I believe this is chicken and egg situation.  

Having lived through building committees at two and one-half different
shules -- When contemplating building a shule the question of do we
provide a kitchen / catering hall frequently comes up.   Parameters that
seem to enter into the discussion are needs (we got lots of little
children in the community, soon will be Bar Mitzvahs and Weddings)
alternatives (there is no Kosher catering hall, the VFW is too smoky and
the hotels are very expensive) financials (can we afford it, will it
bring in revenue) and logistics (other uses for this hall, room to build
same, etc.)

I now live in a community, Passaic, that is growing in leaps and bounds
-- at a recent wedding, table conversation turned to "maybe we should
build a catering hall in town."   (We had traveled about 1/2 hour to a
"frum" catering hall.)  It then dawned on me why we should NOT have
separate seating at such affairs -- our wives weren't present to talk us
out of this narrishkite.  Fortunately the music started up again and we
couldn't  hear ourselves think, thus the subject was dropped.

Carl Singer


From: Eli Turkel <turkel@...>
Date: Tue, 24 Feb 2004 13:08:15 +0200
Subject: Weddings in Shuls

> Rav Dovid Lifshitz, zt"l mentioned in shiur once that the practice
> of not holding weddings in a synagogue is based on the mitzvah of
> 'uvechukoteyhem lo telechu' (and in their ways you shall not follow,
> [Vayikra, 18:3]).

This is actually a Chatam Sofer. R. Moshe Feinstein felt it no longer
applied today. Though Rav Soloveitchik was not happy about shul weddings
though for other reasons.

I understand that many sefardim prefer to have the wedding in a shul.
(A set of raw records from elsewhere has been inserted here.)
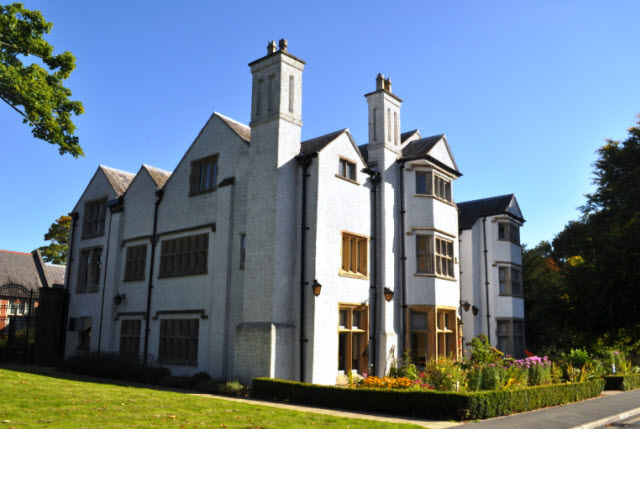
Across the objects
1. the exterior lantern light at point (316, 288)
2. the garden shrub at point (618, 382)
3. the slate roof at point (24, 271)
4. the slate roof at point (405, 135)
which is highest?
the slate roof at point (405, 135)

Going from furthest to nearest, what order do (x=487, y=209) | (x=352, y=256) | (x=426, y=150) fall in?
1. (x=487, y=209)
2. (x=426, y=150)
3. (x=352, y=256)

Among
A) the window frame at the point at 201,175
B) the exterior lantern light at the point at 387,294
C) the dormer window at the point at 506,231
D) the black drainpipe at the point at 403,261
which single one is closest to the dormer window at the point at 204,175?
the window frame at the point at 201,175

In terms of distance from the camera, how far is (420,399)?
13.5m

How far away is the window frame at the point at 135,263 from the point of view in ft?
78.7

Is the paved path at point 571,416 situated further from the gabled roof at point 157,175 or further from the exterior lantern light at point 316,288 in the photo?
the gabled roof at point 157,175

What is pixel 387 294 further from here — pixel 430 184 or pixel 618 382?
pixel 618 382

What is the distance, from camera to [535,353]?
33750mm

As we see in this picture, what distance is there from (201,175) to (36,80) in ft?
26.4

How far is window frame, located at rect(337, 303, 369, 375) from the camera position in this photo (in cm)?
1928

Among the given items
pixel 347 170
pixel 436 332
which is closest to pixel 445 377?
pixel 436 332

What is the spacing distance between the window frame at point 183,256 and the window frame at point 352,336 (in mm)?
5984

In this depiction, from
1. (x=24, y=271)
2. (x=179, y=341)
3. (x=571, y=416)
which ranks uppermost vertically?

Eli Turkel,  <turkel@...> on 2/24/2004
Department of Mathematics, Tel Aviv University

From: Michael Engel <mengel1@...>
Date: Mon, 23 Feb 2004 23:23:25 -0500
Subject: Weddings in Shuls

Ira Bauman writes:

> My father-in-law A'H told me of friends, fellow holocaust survivors, who
> would not attend a wedding in a synagogue.  The reason is that
> Christians have theirs in a church.  They were so afraid of
> Christianizing influences that they avoided the mitzvah of hachnassas
> kallah.  I somehow doubt that many would fall prey to Christianity if
> they attended the chasunah.  No doubt, we should avoid deleterious
> influences, but thought and sound reasoning should prevail.
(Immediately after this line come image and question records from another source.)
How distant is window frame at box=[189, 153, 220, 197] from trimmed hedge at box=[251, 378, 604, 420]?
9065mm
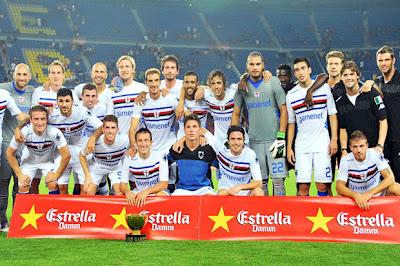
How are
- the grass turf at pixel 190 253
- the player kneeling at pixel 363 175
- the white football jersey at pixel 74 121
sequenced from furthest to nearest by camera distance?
the white football jersey at pixel 74 121
the player kneeling at pixel 363 175
the grass turf at pixel 190 253

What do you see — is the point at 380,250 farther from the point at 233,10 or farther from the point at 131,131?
the point at 233,10

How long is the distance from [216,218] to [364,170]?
1670 millimetres

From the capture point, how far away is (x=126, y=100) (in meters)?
7.85

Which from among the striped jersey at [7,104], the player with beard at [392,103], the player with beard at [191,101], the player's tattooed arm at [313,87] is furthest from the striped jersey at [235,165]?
the striped jersey at [7,104]

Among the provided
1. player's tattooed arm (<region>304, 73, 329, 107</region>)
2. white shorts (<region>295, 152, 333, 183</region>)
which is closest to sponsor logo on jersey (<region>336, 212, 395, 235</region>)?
white shorts (<region>295, 152, 333, 183</region>)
The Chasam Sofer prohibited making weddings in synagogues because it had
become the practice of the reformers to do so in their drive to
"christianize" Jewish ritual. In his day, many Jews were "falling prey"
to the reform movement. You may or may not agree with it, but the Chasam
Sofer's psak was a deliberatedly reasoned reaction to what he perceived
as an imminent threat to traditional Judaism. Many who come from the
areas of Europe where the Chasam Sofer's influence prevailed still
follow this practice.

In any event, I think it's a stretch to say that one is avoiding the
mitzvah of hachnasas kallah because he or she doesn't attend a
particular wedding. Our children's mesader kedushin (wedding officiant)
would not perform a wedding in a shul. We simply found another venue.

Michael Engel

From: Perry Zamek <perryza@...>
Date: Tue, 24 Feb 2004 13:02:12 +0200
Subject: Re: Weddings in Shuls

Batya Medad  wrote:
>In many communities in Chu"L the synagogue is also a kosher catering
>hall.  Why deprive the synagogue of the business of a wedding?  Even if
>the only place for the chupah is the beit keneset, itself.
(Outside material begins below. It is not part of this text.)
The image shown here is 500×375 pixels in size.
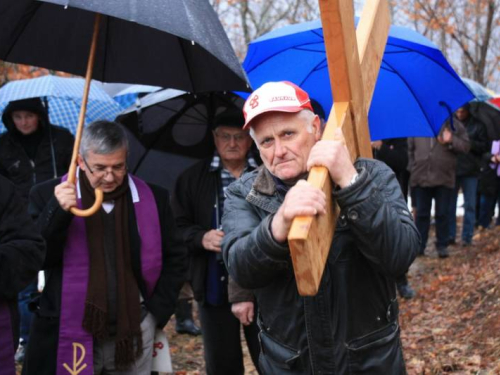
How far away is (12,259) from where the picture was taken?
11.1ft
I think the concern was the use of the synagogue "sanctuary" itself. I'm
sure that holding the chuppah in the hall, or in the courtyard (which I
think was the case in medieval Europe/Ashkenaz - are there not woodcuts
depicting this?) would not be objectionable.

Perry Zamek

From: Shmuel Himelstein <himels@...>
Date: Tue, 24 Feb 2004 13:13:53 +0200
Subject: Weddings in Shuls

Although I have no sources available, I understand that Edot HaMizrach have
no problem with weddings in Shuls.

Can anyone of these Edot clarify whether this is indeed the case?